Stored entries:
— Begin —
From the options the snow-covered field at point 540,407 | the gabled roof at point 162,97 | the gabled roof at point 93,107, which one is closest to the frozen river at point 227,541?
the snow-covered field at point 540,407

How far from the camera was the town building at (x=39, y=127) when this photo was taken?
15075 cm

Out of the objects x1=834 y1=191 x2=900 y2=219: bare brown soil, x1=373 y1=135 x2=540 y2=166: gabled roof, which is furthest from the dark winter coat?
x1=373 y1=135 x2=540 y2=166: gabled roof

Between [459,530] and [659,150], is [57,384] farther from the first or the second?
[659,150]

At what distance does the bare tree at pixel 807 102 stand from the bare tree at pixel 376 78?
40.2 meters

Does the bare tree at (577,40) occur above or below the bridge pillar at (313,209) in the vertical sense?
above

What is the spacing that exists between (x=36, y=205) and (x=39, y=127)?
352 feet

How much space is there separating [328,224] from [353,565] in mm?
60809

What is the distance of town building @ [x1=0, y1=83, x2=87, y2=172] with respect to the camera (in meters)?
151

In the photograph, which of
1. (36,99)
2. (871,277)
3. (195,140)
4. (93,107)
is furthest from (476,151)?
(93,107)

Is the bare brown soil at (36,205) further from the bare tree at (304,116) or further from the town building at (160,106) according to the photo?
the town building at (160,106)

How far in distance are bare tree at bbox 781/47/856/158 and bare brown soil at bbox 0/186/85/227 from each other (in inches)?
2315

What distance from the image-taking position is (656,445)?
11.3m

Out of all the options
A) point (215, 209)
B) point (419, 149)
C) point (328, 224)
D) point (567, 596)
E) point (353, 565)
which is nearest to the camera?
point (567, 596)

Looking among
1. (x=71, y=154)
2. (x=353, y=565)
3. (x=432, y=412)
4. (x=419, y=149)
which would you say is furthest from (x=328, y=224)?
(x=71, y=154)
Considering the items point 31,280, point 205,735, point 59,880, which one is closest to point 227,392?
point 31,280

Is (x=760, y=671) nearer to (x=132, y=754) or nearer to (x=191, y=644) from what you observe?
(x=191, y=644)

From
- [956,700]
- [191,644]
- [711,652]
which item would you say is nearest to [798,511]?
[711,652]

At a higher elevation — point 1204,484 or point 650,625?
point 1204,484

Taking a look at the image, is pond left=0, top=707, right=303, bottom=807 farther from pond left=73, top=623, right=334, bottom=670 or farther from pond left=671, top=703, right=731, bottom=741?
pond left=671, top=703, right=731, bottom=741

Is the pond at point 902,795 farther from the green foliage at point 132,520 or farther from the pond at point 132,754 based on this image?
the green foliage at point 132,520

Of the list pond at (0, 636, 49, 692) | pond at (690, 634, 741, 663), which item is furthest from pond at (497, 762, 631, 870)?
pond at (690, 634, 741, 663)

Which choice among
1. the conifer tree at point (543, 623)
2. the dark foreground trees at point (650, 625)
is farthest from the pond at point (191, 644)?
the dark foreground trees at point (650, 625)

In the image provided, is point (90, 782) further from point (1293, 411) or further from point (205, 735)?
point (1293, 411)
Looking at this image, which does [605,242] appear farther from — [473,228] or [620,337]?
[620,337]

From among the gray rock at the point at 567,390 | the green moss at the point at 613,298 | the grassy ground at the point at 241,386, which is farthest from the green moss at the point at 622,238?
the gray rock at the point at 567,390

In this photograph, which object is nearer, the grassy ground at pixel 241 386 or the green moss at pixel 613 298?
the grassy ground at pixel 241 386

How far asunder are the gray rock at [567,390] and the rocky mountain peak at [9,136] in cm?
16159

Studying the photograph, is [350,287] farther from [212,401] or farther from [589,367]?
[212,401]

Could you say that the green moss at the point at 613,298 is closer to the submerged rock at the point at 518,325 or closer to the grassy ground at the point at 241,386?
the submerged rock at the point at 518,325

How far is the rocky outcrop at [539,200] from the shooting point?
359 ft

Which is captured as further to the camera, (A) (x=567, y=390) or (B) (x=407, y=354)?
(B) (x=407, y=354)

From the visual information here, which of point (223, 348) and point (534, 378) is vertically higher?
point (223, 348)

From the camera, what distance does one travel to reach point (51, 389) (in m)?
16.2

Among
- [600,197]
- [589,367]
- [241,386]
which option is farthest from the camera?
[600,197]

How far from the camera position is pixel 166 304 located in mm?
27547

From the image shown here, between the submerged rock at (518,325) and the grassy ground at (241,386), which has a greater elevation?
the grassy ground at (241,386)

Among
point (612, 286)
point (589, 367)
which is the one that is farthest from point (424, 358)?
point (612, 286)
— End —
- Exercise -
Convert the records above, from their first line through the line containing "40.2 meters", into a JSON array of strings with one string per line. Omit blank lines.

- Written solution -
[
  "From the options the snow-covered field at point 540,407 | the gabled roof at point 162,97 | the gabled roof at point 93,107, which one is closest to the frozen river at point 227,541?",
  "the snow-covered field at point 540,407",
  "How far from the camera was the town building at (x=39, y=127) when this photo was taken?",
  "15075 cm",
  "Out of the objects x1=834 y1=191 x2=900 y2=219: bare brown soil, x1=373 y1=135 x2=540 y2=166: gabled roof, which is furthest from the dark winter coat?",
  "x1=373 y1=135 x2=540 y2=166: gabled roof",
  "Between [459,530] and [659,150], is [57,384] farther from the first or the second?",
  "[659,150]",
  "At what distance does the bare tree at pixel 807 102 stand from the bare tree at pixel 376 78?",
  "40.2 meters"
]